(EXERCISE) In the rows below, update the stretch from the line containing "From closest to" through the line containing "D) white face" by replacing "located at" with "found at" and keeping everything else the same. Return only those lines.

(EXTRACTED ENTRIES)

▬▬▬

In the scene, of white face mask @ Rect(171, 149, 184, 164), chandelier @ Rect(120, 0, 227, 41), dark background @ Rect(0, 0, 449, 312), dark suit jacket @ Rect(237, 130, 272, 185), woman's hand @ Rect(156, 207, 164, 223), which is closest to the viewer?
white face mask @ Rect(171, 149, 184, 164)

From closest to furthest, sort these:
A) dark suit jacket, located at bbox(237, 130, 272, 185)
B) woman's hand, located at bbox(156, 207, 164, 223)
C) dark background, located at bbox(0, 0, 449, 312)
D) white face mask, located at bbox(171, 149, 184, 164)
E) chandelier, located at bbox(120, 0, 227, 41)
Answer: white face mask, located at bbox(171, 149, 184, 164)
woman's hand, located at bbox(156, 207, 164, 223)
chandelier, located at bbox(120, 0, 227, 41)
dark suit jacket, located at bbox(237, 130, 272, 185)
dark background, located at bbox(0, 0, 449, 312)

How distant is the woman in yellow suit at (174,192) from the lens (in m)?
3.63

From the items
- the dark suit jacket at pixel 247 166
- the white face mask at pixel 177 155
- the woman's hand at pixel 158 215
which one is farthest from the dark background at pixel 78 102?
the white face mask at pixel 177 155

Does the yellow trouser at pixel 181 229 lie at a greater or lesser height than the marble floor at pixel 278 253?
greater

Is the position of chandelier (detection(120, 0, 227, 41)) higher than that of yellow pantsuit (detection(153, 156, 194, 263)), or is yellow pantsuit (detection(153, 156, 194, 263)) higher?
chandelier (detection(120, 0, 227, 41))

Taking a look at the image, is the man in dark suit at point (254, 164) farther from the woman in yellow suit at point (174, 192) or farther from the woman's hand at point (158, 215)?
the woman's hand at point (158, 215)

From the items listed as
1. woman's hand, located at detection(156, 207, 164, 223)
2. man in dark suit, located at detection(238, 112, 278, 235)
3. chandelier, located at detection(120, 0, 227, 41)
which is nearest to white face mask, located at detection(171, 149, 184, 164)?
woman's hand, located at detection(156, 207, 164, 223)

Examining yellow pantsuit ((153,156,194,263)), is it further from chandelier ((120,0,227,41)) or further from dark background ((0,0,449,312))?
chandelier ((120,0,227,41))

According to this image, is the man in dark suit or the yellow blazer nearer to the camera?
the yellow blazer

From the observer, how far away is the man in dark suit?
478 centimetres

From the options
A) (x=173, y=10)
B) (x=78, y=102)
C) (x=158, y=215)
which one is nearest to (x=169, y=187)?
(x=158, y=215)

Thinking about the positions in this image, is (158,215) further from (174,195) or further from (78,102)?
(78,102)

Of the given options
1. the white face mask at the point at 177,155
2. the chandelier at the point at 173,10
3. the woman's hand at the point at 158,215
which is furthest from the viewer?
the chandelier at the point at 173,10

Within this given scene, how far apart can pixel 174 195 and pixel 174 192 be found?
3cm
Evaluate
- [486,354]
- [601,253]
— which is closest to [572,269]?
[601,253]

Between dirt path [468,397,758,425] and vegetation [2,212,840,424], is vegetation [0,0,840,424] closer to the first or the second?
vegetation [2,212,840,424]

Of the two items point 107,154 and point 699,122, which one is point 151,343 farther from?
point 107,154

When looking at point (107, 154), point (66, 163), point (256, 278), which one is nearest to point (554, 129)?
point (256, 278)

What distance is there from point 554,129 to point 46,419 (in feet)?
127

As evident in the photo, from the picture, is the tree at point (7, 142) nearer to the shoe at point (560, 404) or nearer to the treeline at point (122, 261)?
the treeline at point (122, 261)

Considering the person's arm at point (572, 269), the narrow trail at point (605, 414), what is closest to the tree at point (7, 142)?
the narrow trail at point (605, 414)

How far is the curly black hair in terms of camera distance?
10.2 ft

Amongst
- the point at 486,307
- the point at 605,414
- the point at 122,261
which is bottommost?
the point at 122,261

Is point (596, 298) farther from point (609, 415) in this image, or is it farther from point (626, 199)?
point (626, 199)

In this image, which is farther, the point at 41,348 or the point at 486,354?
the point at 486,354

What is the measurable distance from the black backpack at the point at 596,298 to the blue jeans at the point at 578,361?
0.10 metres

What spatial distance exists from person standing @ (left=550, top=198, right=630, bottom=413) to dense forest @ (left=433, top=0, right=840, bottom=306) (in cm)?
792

▬▬▬

(SOLUTION)
From closest to furthest, sort these:
A) dark suit jacket, found at bbox(237, 130, 272, 185)
B) woman's hand, found at bbox(156, 207, 164, 223)
C) dark background, found at bbox(0, 0, 449, 312)
D) white face mask, found at bbox(171, 149, 184, 164)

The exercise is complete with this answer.